In the Evening comes from Akhmatova’s second collection, Rosary (Chetki, 1914). While a popular success, it earned her some abusive literary criticism that later gave ammunition to Andrey Zhdanov, Stalin’s culture minister, who characterised her as “half nun and half whore”.

There’s little of the “nun” in the openly frustrated eroticism of In the Evening. Akhmatova was three years married to the poet Nikolai Gumilyov: the marriage didn’t last. He’s not necessarily the figure in the poem, though he distinctly reminds me of the husband imagined in another sardonic poem, He Loved Three Things Alone … In the aesthetic elegance of the garden setting, the male admirer of In the Evening seems the perfect expression of aesthetic refinement without warmth.

The initial emphasis on the violin music seems to lend the whole piece cinematic qualities. McKane picks up on the specifying word “such”, often sacrificed in other translations, and its colloquial force as an intensifier helps realise a voice – and a means of accepting the seeming exaggeration of “inexpressible sorrow”. The strings fade down but seem to continue, sotto voce.

The male speaker may not be lying when he describes himself as “a true friend”: the poem resists judgment. Still, there’s an implied dissonance between his claim and what the speaker desires – expressive “passion”. He is handsome (if that brief mention of the gold eyelashes is indicative) and appreciative of his companion’s beauty, but fatally amused by their roles in the romantic scenario.

I like the repetition of “touch” in the second stanza. Sometimes, even for the poetry translator, opportunity knocks and a limitation in the new language becomes a strength. The Russian words are related but distinct. The English tells us more forcibly that the lover would touch the woman’s body with no more passion than he would admiringly feel the fabric or tailoring of a dress.

The cat, the bird, and the “shapely horsewoman” in the next stanza, are all aestheticised objects, animal potency subdued in an appreciation that implies subjugation. They’re stroked now, not merely touched. The paradox is that the reader is pressed to share the same viewpoint. We see and stroke these creatures, too. And then, in the last clever “stroke” of stanza three, the aesthete himself becomes objectified.

In our imaginary film sequence, the strings fade up again. And what they “sing” is cruelly mocking, in this context. They are addressing other lovers, more passionate, less critical, luckier than the protagonist and her partner. No such consummation awaits our leading characters. The evening sours and saddens: this is a love-deprived love poem, with a possible hint of darkening political weather, too, in the image of “spreading smoke”. Again, the plain word-choice works best. The Russian verb, “to spread”, can also be translated as “to creep”. The less metaphorical choice evades personification or confusion with the (slightly) serpentine male character. Akhmatova’s poetry cannot always sound understated in English, but, as usual, McKane tactfully mutes the strings wherever possible. The original Russian can be compared here, alongside a different translator’s interpretation.

This version of In the Evening is from the Selected Poems by Anna Akhmatova, translated and edited by McKane.
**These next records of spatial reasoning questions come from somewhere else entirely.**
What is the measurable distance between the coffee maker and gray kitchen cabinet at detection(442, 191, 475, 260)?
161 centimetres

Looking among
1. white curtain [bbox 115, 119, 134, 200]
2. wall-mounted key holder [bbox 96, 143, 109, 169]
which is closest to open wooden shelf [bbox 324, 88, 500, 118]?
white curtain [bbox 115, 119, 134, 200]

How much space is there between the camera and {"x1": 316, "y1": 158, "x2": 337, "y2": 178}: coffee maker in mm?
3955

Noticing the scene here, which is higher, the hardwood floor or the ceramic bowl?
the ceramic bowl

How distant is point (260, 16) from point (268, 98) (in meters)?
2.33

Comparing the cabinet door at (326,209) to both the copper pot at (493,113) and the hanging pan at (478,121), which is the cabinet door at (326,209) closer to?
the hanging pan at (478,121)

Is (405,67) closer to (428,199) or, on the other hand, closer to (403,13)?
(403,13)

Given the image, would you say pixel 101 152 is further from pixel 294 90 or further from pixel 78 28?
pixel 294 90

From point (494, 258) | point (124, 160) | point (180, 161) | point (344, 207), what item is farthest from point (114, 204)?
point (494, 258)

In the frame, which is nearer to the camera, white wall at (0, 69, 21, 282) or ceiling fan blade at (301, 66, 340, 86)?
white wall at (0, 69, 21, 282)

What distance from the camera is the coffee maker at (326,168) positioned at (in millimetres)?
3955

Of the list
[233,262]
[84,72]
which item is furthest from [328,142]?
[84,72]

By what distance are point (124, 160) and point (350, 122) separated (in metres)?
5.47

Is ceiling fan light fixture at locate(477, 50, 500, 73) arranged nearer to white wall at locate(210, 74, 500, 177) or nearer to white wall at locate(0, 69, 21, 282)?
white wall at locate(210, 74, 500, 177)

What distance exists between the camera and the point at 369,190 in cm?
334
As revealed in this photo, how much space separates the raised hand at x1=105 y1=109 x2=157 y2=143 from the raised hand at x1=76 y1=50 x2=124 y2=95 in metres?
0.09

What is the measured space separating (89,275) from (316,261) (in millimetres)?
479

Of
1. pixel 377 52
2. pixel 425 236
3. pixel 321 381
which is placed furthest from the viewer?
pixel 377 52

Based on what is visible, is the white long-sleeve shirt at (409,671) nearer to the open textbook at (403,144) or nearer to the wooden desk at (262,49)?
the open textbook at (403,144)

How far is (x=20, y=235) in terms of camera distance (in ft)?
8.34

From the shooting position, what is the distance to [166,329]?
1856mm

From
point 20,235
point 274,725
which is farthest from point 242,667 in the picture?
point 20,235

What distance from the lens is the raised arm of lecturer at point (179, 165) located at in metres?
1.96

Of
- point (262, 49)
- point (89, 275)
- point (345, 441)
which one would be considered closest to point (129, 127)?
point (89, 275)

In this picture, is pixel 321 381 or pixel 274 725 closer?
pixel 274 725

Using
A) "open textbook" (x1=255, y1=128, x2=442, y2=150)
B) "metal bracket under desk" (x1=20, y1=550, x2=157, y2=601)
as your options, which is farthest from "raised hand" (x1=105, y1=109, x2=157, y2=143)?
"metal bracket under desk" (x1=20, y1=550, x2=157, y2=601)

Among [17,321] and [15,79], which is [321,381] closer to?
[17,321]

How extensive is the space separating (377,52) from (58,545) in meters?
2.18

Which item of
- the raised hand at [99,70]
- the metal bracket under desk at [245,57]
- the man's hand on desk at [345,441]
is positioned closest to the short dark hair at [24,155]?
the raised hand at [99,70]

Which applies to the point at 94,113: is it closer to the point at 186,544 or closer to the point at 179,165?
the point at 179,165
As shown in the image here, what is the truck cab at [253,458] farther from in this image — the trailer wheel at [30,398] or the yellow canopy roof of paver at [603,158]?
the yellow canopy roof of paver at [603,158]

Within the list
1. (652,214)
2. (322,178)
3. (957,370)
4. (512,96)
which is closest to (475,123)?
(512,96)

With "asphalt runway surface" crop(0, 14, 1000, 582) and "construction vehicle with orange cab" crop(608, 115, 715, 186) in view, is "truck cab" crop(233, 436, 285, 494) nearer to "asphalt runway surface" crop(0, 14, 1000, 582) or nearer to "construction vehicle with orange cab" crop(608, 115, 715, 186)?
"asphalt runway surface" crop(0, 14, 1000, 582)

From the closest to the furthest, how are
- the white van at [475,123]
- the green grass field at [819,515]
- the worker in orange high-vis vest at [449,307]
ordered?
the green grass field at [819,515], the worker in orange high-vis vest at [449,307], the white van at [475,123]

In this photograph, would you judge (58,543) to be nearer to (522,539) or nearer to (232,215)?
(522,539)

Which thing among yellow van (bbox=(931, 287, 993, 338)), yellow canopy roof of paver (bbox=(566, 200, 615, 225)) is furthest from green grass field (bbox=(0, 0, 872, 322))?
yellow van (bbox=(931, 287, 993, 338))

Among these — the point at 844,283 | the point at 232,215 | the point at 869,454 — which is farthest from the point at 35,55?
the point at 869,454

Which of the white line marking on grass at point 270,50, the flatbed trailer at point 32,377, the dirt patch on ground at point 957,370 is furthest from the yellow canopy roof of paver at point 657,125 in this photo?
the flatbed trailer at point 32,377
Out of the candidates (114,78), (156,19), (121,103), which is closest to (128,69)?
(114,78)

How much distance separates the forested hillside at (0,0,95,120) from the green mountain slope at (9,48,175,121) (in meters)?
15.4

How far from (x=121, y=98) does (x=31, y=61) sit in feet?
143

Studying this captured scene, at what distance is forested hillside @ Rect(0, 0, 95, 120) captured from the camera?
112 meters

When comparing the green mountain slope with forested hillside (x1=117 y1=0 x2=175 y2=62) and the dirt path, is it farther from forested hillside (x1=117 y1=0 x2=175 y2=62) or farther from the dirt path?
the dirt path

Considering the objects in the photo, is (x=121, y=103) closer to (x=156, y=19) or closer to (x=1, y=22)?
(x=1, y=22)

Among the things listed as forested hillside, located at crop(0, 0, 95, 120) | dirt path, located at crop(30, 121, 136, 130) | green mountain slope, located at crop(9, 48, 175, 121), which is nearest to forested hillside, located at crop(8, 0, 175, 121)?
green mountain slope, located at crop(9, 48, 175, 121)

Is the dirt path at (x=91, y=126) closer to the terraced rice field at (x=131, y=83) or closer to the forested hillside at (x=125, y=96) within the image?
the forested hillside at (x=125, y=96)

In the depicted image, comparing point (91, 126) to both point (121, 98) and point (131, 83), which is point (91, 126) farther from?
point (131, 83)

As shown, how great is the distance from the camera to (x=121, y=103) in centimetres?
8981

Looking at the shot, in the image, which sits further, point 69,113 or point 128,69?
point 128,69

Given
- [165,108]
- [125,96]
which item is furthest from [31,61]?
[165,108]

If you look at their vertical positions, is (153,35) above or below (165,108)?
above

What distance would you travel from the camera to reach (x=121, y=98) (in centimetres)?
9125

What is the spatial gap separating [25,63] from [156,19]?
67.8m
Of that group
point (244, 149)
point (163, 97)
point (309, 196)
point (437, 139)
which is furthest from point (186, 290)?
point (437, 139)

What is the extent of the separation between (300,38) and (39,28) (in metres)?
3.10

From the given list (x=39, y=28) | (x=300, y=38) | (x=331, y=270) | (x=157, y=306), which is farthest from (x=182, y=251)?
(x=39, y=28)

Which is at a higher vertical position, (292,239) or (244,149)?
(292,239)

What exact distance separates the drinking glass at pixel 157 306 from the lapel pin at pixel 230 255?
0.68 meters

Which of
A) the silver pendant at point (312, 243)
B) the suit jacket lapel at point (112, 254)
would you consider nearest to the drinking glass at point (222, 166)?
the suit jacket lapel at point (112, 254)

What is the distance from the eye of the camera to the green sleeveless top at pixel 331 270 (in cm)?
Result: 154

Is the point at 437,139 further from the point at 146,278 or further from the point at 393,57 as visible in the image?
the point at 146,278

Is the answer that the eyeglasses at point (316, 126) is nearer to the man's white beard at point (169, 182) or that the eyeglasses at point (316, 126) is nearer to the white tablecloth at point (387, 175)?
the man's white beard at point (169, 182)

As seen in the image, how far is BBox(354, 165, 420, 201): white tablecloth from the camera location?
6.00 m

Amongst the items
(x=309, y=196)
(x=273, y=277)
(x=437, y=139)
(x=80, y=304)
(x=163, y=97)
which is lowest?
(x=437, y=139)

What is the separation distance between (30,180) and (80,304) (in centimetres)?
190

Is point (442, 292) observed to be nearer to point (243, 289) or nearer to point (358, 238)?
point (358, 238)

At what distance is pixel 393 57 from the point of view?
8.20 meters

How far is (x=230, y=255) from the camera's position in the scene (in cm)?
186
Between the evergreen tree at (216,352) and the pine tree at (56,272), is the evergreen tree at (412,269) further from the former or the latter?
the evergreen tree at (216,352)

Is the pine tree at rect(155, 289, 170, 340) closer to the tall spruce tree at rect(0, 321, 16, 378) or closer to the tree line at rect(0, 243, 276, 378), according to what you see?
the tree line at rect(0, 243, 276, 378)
The selection was originally a slimmer volume, published by Penguin/OUP in 1969. Although aimed at the general reader, the edition McKane revised and expanded for Bloodaxe 20 years later (most recently reprinted in 2016) includes interesting textual notes, a thoughtful, glasnost-haunted introduction, and translations of some of the poet’s vivid short prose.

McKane died in December 2016. He was both a poet and an accomplished translator from a number of languages, pre-eminently Russian and Turkish. His premature death signifies a sad narrowing of literary horizons in the UK.